» TASK DESCRIPTION
From the records below, find each line with the string "读好雾的语言" and copy it.

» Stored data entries
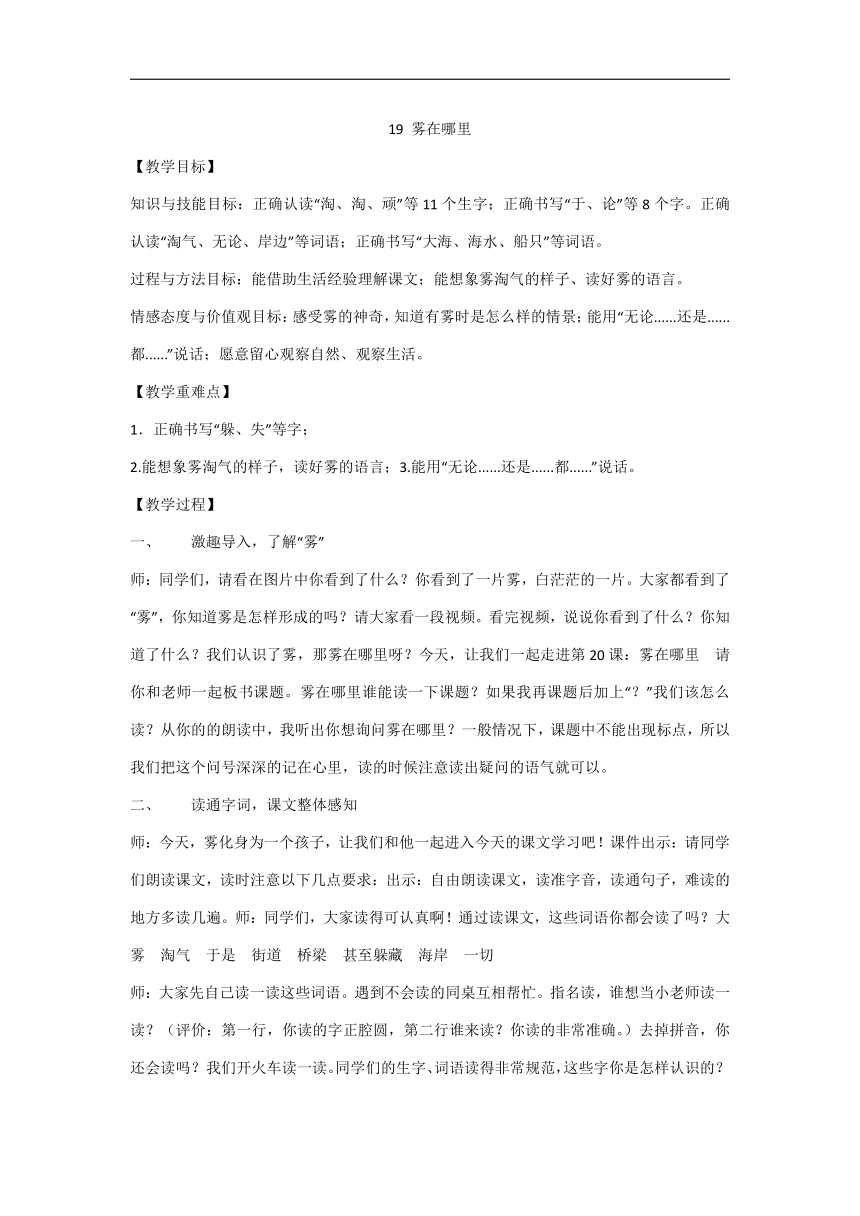 19 雾在哪里

【教学目标】

知识与技能目标：正确认读“淘、淘、顽”等 11 个生字；正确书写“于、论”等 8 个字。正确认读“淘气、无论、岸边”等词语；正确书写“大海、海水、船只”等词语。

过程与方法目标：能借助生活经验理解课文；能想象雾淘气的样子、读好雾的语言。

情感态度与价值观目标：感受雾的神奇，知道有雾时是怎么样的情景；能用“无论……还是……都……”说话；愿意留心观察自然、观察生活。

【教学重难点】

1．正确书写“躲、失”等字；

2.能想象雾淘气的样子，读好雾的语言；3.能用“无论……还是……都……”说话。

【教学过程】

一、 激趣导入，了解“雾”

师：同学们，请看在图片中你看到了什么？你看到了一片雾，白茫茫的一片。大家都看到了“雾”，你知道雾是怎样形成的吗？请大家看一段视频。看完视频，说说你看到了什么？你知道了什么？我们认识了雾，那雾在哪里呀？今天，让我们一起走进第 20 课：雾在哪里 请你和老师一起板书课题。雾在哪里谁能读一下课题？如果我再课题后加上“？”我们该怎么读？从你的的朗读中，我听出你想询问雾在哪里？一般情况下，课题中不能出现标点，所以我们把这个问号深深的记在心里，读的时候注意读出疑问的语气就可以。

二、 读通字词，课文整体感知

师：今天，雾化身为一个孩子，让我们和他一起进入今天的课文学习吧！课件出示：请同学们朗读课文，读时注意以下几点要求：出示：自由朗读课文，读准字音，读通句子，难读的地方多读几遍。师：同学们，大家读得可认真啊！通过读课文，这些词语你都会读了吗？大雾 淘气 于是 街道 桥梁 甚至躲藏 海岸 一切

师：大家先自己读一读这些词语。遇到不会读的同桌互相帮忙。指名读，谁想当小老师读一读？（评价：第一行，你读的字正腔圆，第二行谁来读？你读的非常准确。）去掉拼音，你还会读吗？我们开火车读一读。同学们的生字、词语读得非常规范，这些字你是怎样认识的？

» ANSWER BOX
过程与方法目标：能借助生活经验理解课文；能想象雾淘气的样子、读好雾的语言。
2.能想象雾淘气的样子，读好雾的语言；3.能用“无论……还是……都……”说话。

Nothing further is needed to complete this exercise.